They say to get something you’ve never had you have to do something you’ve never done. That doesn’t always work out. Here is my story…
Over the weekend we had thee weirdest weather. Clouds, humidity, slightly lower temperatures. All very strange occurrences for Vegas in the middle of July. So I thought I would switch it up since the sky had decided to first.
I normally do not run outside if the temperature is above 95 degrees. That number doesn’t have any particular significance, I just made it up last summer and always stuck to it because it sounded good and always seemed to turn out fine. And then I decided to test it.
Saturday. It was around noon and the sky was significantly overcast which seemed like a good situation for an outdoor run. The temperature from my balcony felt cooler than the “103” I was seeing on the Weather Channel app (photo above) so I decided to try it out. Water in hand, I made my way down stairs and out the door.
At no more than the 5 minute mark into my run I began to realize just how hot it was that day. Three minutes after that and I was struggling to make it to ten minutes of straight running. Finally at ten minutes and thirty seconds, I realized and fully put my faith in the “No running above 95 degrees” rule. Which is how I will be conducting my training from now on.
This whole experiment did not end in tragedy because I took the time to listen to my body which overall is a very good thing to do.
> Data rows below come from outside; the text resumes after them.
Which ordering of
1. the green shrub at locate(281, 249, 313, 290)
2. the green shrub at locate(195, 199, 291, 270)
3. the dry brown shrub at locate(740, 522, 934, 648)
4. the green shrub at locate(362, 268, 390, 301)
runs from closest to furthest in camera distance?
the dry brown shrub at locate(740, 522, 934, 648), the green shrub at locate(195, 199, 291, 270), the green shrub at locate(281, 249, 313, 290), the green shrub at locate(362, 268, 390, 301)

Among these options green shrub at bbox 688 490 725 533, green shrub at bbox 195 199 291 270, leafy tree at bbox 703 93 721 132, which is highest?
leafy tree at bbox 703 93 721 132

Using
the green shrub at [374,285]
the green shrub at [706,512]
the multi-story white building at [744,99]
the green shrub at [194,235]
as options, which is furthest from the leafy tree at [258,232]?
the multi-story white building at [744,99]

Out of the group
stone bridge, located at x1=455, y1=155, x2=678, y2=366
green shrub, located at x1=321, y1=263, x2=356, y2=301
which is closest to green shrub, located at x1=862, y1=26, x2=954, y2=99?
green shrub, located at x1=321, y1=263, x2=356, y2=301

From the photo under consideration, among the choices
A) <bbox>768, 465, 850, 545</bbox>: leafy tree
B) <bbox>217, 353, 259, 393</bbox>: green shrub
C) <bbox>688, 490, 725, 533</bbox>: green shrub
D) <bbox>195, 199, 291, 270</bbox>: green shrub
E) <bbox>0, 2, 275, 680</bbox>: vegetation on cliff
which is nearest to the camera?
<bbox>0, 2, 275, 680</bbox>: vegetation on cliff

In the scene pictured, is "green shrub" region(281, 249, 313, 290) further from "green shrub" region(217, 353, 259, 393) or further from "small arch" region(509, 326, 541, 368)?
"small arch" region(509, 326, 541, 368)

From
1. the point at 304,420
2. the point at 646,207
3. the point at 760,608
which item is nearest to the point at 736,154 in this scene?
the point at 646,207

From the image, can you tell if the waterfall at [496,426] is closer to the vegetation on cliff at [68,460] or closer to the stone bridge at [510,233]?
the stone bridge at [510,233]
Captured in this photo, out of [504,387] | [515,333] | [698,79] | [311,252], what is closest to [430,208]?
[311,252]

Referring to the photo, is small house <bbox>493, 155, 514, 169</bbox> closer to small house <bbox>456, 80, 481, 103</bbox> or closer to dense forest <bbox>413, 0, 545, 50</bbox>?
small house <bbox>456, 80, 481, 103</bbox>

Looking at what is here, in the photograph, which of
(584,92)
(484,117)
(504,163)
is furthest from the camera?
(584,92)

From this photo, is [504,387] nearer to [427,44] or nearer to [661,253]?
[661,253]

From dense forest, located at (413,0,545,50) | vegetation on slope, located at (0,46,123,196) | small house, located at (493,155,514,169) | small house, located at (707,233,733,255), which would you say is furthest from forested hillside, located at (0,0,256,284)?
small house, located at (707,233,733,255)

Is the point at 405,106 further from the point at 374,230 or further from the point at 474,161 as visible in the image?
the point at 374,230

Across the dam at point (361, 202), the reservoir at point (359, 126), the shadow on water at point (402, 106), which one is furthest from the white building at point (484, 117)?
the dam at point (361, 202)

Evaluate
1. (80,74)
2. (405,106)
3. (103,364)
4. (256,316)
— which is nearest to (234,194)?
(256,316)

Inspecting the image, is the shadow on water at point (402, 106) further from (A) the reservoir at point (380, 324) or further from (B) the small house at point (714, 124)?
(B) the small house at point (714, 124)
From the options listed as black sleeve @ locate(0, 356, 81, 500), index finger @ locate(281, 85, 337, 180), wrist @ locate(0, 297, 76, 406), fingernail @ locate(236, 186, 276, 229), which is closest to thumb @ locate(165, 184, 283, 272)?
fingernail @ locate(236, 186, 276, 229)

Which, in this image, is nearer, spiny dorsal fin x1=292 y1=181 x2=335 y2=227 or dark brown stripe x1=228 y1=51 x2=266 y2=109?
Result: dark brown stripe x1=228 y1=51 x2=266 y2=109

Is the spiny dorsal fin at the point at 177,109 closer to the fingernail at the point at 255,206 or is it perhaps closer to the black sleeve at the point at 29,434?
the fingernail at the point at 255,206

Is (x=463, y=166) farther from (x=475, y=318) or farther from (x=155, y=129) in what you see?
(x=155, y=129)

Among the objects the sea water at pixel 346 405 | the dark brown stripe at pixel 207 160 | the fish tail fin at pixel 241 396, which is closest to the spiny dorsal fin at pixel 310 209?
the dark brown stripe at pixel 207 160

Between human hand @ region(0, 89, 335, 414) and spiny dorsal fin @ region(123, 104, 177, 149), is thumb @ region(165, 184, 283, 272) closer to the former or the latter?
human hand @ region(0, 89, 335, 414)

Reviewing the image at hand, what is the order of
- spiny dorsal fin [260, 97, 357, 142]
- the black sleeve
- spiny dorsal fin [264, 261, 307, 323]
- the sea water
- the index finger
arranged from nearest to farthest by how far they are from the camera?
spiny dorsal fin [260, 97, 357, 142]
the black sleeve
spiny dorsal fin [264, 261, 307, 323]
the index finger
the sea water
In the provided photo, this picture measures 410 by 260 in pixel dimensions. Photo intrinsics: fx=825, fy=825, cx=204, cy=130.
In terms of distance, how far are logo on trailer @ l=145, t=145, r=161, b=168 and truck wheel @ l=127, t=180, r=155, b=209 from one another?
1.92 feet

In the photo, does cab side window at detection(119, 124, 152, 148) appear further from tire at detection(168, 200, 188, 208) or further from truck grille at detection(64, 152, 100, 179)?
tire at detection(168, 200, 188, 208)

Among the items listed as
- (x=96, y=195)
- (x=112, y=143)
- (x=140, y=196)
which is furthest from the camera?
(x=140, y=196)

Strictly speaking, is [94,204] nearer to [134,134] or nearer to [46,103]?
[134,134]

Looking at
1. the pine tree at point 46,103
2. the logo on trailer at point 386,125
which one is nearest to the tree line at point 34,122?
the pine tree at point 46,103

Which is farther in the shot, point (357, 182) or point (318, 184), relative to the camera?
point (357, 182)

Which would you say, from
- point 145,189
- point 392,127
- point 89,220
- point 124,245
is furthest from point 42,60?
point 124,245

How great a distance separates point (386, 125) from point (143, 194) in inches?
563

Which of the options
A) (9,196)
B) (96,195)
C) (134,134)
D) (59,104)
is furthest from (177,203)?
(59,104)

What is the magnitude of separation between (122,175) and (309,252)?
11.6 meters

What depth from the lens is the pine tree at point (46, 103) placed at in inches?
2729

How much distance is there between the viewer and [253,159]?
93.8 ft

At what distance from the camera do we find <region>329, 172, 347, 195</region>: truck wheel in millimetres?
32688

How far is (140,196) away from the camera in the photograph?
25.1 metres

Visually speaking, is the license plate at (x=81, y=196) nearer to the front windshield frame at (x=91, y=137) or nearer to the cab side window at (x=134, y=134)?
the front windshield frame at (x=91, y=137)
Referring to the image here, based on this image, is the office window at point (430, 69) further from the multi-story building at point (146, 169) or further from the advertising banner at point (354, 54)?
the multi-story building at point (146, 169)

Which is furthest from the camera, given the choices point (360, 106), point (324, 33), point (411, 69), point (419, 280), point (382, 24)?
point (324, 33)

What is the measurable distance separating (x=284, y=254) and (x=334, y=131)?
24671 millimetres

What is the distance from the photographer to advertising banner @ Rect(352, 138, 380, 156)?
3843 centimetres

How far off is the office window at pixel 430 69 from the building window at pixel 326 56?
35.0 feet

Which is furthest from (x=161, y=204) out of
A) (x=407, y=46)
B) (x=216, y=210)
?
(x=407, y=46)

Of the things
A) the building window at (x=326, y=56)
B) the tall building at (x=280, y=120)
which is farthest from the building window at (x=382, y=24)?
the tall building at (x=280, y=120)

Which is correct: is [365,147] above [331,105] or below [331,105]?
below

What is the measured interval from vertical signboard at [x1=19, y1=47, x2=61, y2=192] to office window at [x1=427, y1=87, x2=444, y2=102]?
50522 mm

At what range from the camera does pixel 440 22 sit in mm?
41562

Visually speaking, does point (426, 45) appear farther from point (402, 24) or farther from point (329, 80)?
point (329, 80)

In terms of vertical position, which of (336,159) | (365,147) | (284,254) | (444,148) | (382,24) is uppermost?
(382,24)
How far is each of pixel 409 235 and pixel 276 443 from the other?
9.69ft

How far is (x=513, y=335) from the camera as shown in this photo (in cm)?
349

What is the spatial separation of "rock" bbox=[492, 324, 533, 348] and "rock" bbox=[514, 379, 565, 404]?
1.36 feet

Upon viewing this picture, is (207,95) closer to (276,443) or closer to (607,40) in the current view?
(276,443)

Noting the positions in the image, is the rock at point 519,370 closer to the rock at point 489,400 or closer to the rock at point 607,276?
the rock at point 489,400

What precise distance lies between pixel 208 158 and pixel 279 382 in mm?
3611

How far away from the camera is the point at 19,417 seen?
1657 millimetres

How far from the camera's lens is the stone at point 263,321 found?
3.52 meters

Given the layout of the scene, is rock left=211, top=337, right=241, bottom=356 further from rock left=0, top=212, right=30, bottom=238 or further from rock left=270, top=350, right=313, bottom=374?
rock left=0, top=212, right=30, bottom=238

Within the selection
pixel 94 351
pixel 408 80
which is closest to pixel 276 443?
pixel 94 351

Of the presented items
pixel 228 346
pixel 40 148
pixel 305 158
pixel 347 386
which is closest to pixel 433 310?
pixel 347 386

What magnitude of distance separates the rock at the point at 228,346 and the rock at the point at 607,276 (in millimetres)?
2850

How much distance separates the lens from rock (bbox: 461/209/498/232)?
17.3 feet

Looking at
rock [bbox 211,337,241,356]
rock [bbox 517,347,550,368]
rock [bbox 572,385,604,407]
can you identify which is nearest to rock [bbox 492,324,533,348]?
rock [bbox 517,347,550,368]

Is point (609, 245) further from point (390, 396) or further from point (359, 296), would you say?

Sometimes your lunch didn’t sit well or that sharp pain in your knee just can’t be ignored. However, this does not count for the times when the alternative of getting McDonald’s just sounds better. (Been there before, will be there again.)
While listening to your body is crucial, the main takeaway I want to focus on is trying a new approach. I think it’s important to switch up a routine – in some cases you might find a better way of doing things. Sometimes the new action taken ends in what some might call a failure, which happens to be totally fine.
I failed on Saturday. I failed to complete my run and I failed to run in 103 degree Vegas heat. The best part of this is that I learned by doing…that I should never run above 95 degrees again. And that is a lesson worth learning. Plus, I’m still alive! Which is basically me telling y’all that doing something new will not kill you. Unless you go skydiving without a parachute or something dumb like that.